Health & Human Services establish health and disease prevention goals every decade in a program called the Healthy People Project. Although the next report isn't due until 2011; early reports suggest that the Healthy People Project goals are down 41 percent from the last decade.
In the area of nutrition, the percentage of people consuming the recommended servings of vegetables and grains per day has ranged from 4 to 11 percent during the past 9 years, well short of the 2010 50 percent target. In 2000, 25 percent of the population was obese. The HHS goal was to lower that number to 15 percent by 2010. The report suggests that the number of obese US citizens has actually increased to 34 percent.
Given that excess weight and improper nutrition increases the risk of heart disease, stroke, cancers, diabetes and eye disease, just to name a few, our government disease prevention messages don't seem to be getting to the public, or a large portion of the medical community.
It doesn't help when doctors refuse to discuss weight issues with their patients because it's uncomfortable for the doctor. Nor, does it help when doctors tell their patients that they can get all the nutrients they need from their diets, since over 90 percent of the patients they see in their practices are nutrient deficient, 34 percent are obese and 65 percent are overweight - if the HHS numbers are right.
Adequate nutrition has, sadly, become a major societal and economic issue.

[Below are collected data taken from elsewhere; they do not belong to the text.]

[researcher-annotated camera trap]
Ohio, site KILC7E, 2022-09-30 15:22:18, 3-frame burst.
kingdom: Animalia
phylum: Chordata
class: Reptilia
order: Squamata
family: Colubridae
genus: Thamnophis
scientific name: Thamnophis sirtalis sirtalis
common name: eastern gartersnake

High-profit, nutrient-empty high-calorie junk food, which is more often than not subsidized by our government, is relatively inexpensive and the most, or only food affordable to a large percentage of our population who have families to feed on low incomes.
The enormous healthcare costs associated with low-cost, nutrient-deficient fast and center-of-the-supermarket food should concern the tax paying public, and certainly the mainstream medical profession.